WHAT THE TASK ASKS
Under this task are some entries; return every one of them exactly.

EXCERPTED RECORDS section start

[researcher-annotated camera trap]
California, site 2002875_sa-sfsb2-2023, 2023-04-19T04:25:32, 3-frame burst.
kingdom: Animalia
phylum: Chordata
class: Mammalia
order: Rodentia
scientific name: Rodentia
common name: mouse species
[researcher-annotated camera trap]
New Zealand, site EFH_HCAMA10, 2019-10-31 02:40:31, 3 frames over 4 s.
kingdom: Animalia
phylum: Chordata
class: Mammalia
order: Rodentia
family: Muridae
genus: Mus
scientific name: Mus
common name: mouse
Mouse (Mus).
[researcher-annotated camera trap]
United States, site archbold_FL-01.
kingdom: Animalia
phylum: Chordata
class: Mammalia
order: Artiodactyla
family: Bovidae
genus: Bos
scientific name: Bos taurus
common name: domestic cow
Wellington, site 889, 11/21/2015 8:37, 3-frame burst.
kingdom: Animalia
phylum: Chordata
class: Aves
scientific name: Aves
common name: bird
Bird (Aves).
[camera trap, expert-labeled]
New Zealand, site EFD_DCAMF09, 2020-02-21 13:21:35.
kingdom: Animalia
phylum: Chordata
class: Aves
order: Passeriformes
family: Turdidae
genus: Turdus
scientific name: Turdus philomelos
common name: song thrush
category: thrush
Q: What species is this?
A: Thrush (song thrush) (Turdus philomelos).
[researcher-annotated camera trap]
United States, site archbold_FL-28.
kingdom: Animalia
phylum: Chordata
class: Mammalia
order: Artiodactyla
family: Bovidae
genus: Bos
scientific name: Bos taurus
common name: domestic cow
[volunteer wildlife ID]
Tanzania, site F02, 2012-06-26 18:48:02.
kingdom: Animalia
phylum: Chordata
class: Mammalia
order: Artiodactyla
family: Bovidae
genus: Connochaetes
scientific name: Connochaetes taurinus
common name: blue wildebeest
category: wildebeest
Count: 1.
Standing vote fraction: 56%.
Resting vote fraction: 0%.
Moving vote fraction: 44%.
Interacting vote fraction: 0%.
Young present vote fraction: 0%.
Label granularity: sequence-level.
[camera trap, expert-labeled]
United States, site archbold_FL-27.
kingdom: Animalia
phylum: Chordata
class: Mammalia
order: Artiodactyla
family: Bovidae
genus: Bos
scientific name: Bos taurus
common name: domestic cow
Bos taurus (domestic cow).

EXCERPTED RECORDS section end

EXERCISE SOLUTION
[researcher-annotated camera trap]
California, site 2002875_sa-sfsb2-2023, 2023-04-19T04:25:32, 3-frame burst.
kingdom: Animalia
phylum: Chordata
class: Mammalia
order: Rodentia
scientific name: Rodentia
common name: mouse species
[researcher-annotated camera trap]
New Zealand, site EFH_HCAMA10, 2019-10-31 02:40:31, 3 frames over 4 s.
kingdom: Animalia
phylum: Chordata
class: Mammalia
order: Rodentia
family: Muridae
genus: Mus
scientific name: Mus
common name: mouse
Mouse (Mus).
[researcher-annotated camera trap]
United States, site archbold_FL-01.
kingdom: Animalia
phylum: Chordata
class: Mammalia
order: Artiodactyla
family: Bovidae
genus: Bos
scientific name: Bos taurus
common name: domestic cow
Wellington, site 889, 11/21/2015 8:37, 3-frame burst.
kingdom: Animalia
phylum: Chordata
class: Aves
scientific name: Aves
common name: bird
Bird (Aves).
[camera trap, expert-labeled]
New Zealand, site EFD_DCAMF09, 2020-02-21 13:21:35.
kingdom: Animalia
phylum: Chordata
class: Aves
order: Passeriformes
family: Turdidae
genus: Turdus
scientific name: Turdus philomelos
common name: song thrush
category: thrush
Q: What species is this?
A: Thrush (song thrush) (Turdus philomelos).
[researcher-annotated camera trap]
United States, site archbold_FL-28.
kingdom: Animalia
phylum: Chordata
class: Mammalia
order: Artiodactyla
family: Bovidae
genus: Bos
scientific name: Bos taurus
common name: domestic cow
[volunteer wildlife ID]
Tanzania, site F02, 2012-06-26 18:48:02.
kingdom: Animalia
phylum: Chordata
class: Mammalia
order: Artiodactyla
family: Bovidae
genus: Connochaetes
scientific name: Connochaetes taurinus
common name: blue wildebeest
category: wildebeest
Count: 1.
Standing vote fraction: 56%.
Resting vote fraction: 0%.
Moving vote fraction: 44%.
Interacting vote fraction: 0%.
Young present vote fraction: 0%.
Label granularity: sequence-level.
[camera trap, expert-labeled]
United States, site archbold_FL-27.
kingdom: Animalia
phylum: Chordata
class: Mammalia
order: Artiodactyla
family: Bovidae
genus: Bos
scientific name: Bos taurus
common name: domestic cow
Bos taurus (domestic cow).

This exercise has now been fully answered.